Keluarga
Bibit Bebet Bobot, Masihkah Relevan?
Prinsip tersebut dapat diadopsi dalam versi yang lebih modern
OLEH RAHMA SULISTYA
Pasangan selebritas Muhammad Fardhan dan Mikaila Patritz punya perbedaan unik yang mewarnai hubungan keduanya. Misalnya saja, mereka berselisih usia sekitar enam tahun dengan usia Mikaila yang jauh lebih muda dibanding Fardhan.
Mereka juga memiliki perbedaan budaya di mana Mikaila dibesarkan dalam budaya campuran Indonesia dan Barat, sementara Fardhan dibesarkan dengan ajaran Islam yang kuat.
Bahkan, keduanya membuat ‘surat kesepakatan’ terkait kehidupan pernikahan yang akan mereka jalani. Bagi dia, surat itu bisa meruntuhkan ekspektasi yang terlalu tinggi sehingga ke depannya segala perdebatan bisa diminimalisasi.
“Ibunya (Fardhan) kan terbiasa melayani bapaknya, sementara di keluarga aku enggak ada istilah melayani, karena aku terbiasa melakukan semuanya sendiri. Aku kayaknya akan susah banget 100 persen melayani,” ujar Mikaila dalam kesempatan yang sama.
Ibunya (Fardhan) kan terbiasa melayani bapaknya, sementara di keluarga aku enggak ada istilah melayani, karena aku terbiasa melakukan semuanya sendiri
MIKAILA PATRITZ
Beruntung Fardhan memiliki pemikiran serupa, bahkan keluarga Fardhan juga merupakan keluarga yang memang menganut prinsip bibit, bebet, dan bobot (3B), tetapi dengan versi modern. Awalnya gerah dengan banyaknya komentar orang, tapi karena sering berdiskusi tentang pembagian peran antara suami istri, akhirnya mereka merasa semakin cocok dan mantap melanjutkan hubungan.
View this post on Instagram
“Sebelum menikah, banyak sekali pertanyaan atau keraguan dari keluarga dan orang-orang terdekat. Alhamdulillah, kami berhasil meyakinkan semua orang, terutama orang tua bahwa kami memiliki satu tujuan serta siap untuk saling melengkapi dan tumbuh bersama,” ujar Mikaila lagi.
Pengalaman mereka juga menunjukkan bahwa saat menilai pasangan anak, orang tua akhirnya menginginkan yang terbaik bagi anak dan terbuka untuk berkompromi. Artinya, komunikasi dan keterbukaan antara orang tua dan anak dalam memilih pasangan adalah hal yang amat penting.
Istilah bibit, bebet, bobot sendiri biasanya digaungkan oleh para orang tua untuk anak-anaknya sebagai kriteria untuk menentukan pasangan hidup yang setara. Namun, apakah prinsip tersebut masih relevan?
Psikolog klinis dan peneliti relasi interpersonal, Pingkan Rumondor, mengatakan bahwa pemaknaan bibit, bebet, bobot ini sesuai dengan tujuan pernikahan pada zaman dulu.

◆ ◆ ◆

# [URAIAN TUGAS]
Jawab pertanyaan berikut dari artikel tentang bibit, bebet, bobot.
1. Berapa tahun kira-kira selisih usia Mikaila dan Fardhan?
2. Apa yang dibuat keduanya terkait kehidupan pernikahan yang akan mereka jalani?
3. Siapa psikolog klinis dan peneliti relasi interpersonal yang disebut dalam artikel?
Kerjakan hanya dengan berpegang pada artikel di atas.

◆ ◆ ◆

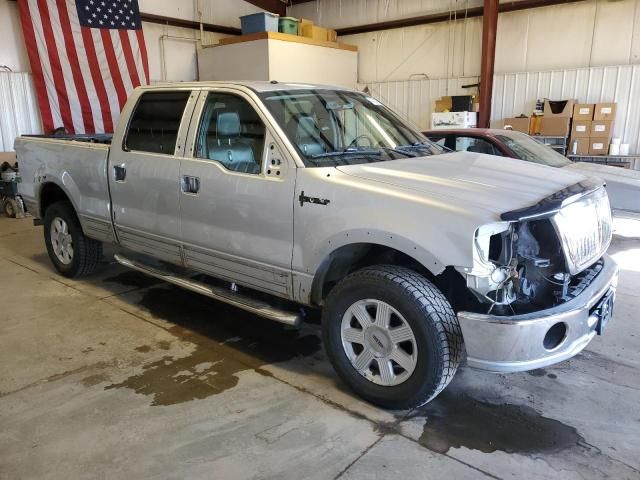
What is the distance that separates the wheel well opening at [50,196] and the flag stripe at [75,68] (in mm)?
5781

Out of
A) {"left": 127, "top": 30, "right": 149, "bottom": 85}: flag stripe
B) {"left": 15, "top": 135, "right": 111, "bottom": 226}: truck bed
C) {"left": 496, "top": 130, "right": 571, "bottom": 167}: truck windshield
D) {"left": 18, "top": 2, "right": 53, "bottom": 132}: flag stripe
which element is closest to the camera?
{"left": 15, "top": 135, "right": 111, "bottom": 226}: truck bed

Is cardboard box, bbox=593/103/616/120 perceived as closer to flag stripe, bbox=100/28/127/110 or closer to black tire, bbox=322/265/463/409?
black tire, bbox=322/265/463/409

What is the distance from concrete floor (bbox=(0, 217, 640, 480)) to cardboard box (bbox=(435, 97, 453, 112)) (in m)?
7.94

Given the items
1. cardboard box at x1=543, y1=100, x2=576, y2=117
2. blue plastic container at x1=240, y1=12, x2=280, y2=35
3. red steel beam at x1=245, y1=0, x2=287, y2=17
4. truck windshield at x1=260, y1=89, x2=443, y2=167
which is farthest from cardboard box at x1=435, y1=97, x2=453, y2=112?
truck windshield at x1=260, y1=89, x2=443, y2=167


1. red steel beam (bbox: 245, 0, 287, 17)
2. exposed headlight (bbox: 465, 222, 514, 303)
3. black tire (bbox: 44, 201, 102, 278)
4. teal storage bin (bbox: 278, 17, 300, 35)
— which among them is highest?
red steel beam (bbox: 245, 0, 287, 17)

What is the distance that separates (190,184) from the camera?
3.69m

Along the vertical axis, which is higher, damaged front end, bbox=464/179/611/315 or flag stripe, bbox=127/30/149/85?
flag stripe, bbox=127/30/149/85

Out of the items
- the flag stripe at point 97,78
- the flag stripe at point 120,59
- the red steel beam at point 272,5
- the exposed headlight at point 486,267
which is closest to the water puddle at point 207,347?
the exposed headlight at point 486,267

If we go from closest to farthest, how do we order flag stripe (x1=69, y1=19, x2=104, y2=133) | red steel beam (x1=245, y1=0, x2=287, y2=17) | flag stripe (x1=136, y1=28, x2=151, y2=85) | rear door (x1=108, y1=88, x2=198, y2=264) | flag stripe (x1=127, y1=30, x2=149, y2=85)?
rear door (x1=108, y1=88, x2=198, y2=264) → flag stripe (x1=69, y1=19, x2=104, y2=133) → flag stripe (x1=127, y1=30, x2=149, y2=85) → flag stripe (x1=136, y1=28, x2=151, y2=85) → red steel beam (x1=245, y1=0, x2=287, y2=17)

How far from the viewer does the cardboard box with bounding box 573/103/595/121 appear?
9.77 metres

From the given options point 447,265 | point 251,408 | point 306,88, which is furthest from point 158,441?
point 306,88

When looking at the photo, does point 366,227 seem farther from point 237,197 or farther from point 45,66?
point 45,66

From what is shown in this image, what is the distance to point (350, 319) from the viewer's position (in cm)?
296

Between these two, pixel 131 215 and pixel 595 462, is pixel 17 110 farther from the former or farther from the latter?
pixel 595 462
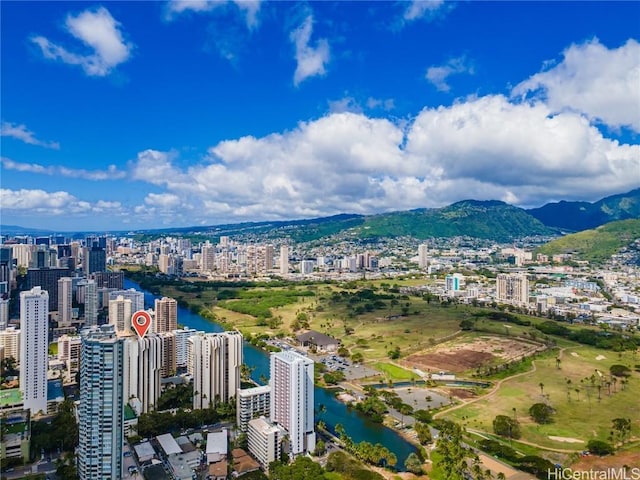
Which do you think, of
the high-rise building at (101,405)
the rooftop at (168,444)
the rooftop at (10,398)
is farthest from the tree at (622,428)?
the rooftop at (10,398)

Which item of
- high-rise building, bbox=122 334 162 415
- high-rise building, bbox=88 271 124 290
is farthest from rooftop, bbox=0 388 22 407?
high-rise building, bbox=88 271 124 290

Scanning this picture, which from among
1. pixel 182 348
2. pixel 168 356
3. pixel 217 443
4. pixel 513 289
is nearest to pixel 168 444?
pixel 217 443

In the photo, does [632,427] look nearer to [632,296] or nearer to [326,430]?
[326,430]

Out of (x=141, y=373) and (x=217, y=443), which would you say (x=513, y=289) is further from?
(x=217, y=443)

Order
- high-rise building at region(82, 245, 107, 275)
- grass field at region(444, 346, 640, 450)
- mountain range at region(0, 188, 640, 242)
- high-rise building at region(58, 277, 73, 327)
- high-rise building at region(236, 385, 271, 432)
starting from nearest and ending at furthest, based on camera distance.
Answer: high-rise building at region(236, 385, 271, 432), grass field at region(444, 346, 640, 450), high-rise building at region(58, 277, 73, 327), high-rise building at region(82, 245, 107, 275), mountain range at region(0, 188, 640, 242)

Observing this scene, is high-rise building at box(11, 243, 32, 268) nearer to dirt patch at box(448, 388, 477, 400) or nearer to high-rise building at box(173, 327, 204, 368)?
high-rise building at box(173, 327, 204, 368)

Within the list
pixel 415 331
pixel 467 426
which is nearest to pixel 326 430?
pixel 467 426
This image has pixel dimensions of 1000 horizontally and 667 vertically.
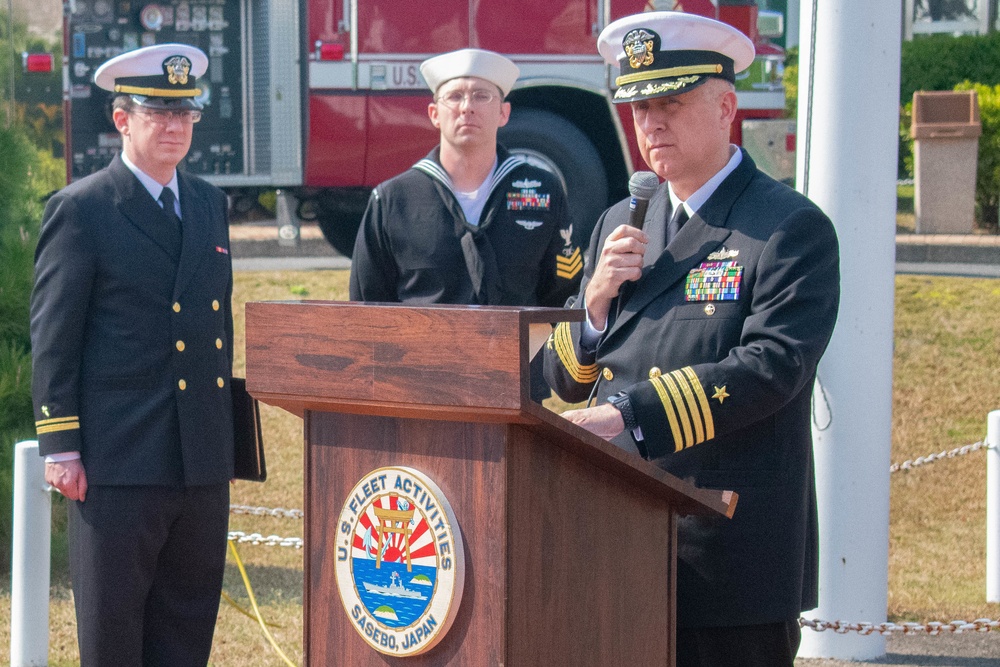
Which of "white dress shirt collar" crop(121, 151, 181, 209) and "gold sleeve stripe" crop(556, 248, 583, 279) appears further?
"gold sleeve stripe" crop(556, 248, 583, 279)

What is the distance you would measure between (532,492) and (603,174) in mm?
7200

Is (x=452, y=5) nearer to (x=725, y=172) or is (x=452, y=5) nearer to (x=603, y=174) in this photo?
(x=603, y=174)

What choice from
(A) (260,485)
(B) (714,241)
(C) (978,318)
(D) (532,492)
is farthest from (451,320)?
(C) (978,318)

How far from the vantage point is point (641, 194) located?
249 cm

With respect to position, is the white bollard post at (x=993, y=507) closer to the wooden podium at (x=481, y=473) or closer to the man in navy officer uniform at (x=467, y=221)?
the man in navy officer uniform at (x=467, y=221)

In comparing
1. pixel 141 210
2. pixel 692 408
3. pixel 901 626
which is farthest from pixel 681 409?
pixel 901 626

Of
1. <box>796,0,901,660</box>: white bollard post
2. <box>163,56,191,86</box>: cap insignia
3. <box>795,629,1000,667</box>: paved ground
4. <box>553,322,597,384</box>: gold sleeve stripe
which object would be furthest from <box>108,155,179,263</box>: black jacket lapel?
<box>795,629,1000,667</box>: paved ground

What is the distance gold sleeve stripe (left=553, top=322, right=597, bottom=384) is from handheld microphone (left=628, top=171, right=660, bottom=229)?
0.25 m

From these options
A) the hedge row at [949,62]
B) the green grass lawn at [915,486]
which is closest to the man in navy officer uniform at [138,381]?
the green grass lawn at [915,486]

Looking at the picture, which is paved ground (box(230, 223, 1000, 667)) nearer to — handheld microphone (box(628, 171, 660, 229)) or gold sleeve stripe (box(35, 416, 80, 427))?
gold sleeve stripe (box(35, 416, 80, 427))

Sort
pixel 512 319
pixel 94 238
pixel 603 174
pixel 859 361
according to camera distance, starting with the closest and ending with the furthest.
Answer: pixel 512 319 → pixel 94 238 → pixel 859 361 → pixel 603 174

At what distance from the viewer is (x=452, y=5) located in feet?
29.6

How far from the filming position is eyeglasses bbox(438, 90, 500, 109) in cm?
427

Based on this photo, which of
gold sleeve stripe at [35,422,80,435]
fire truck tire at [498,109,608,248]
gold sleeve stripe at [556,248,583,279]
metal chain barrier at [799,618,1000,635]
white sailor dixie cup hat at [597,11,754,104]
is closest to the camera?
white sailor dixie cup hat at [597,11,754,104]
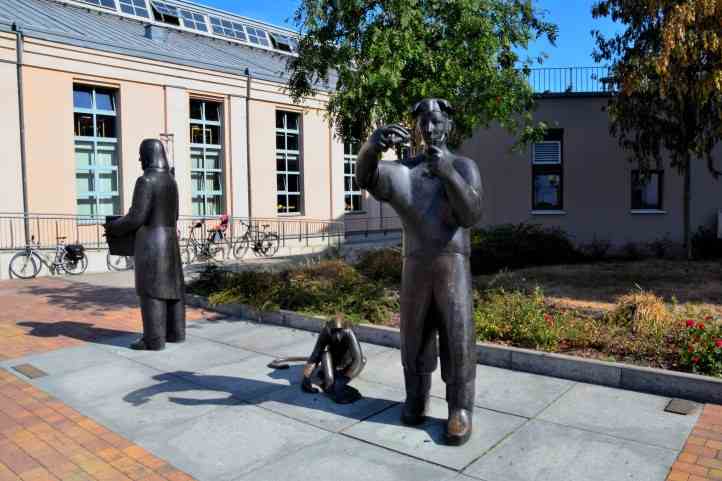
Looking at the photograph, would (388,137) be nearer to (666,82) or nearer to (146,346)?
(146,346)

◆ ◆ ◆

# [JAWABAN TERTULIS]
1. Sekitar enam tahun.
2. Sebuah "surat kesepakatan".
3. Pingkan Rumondor.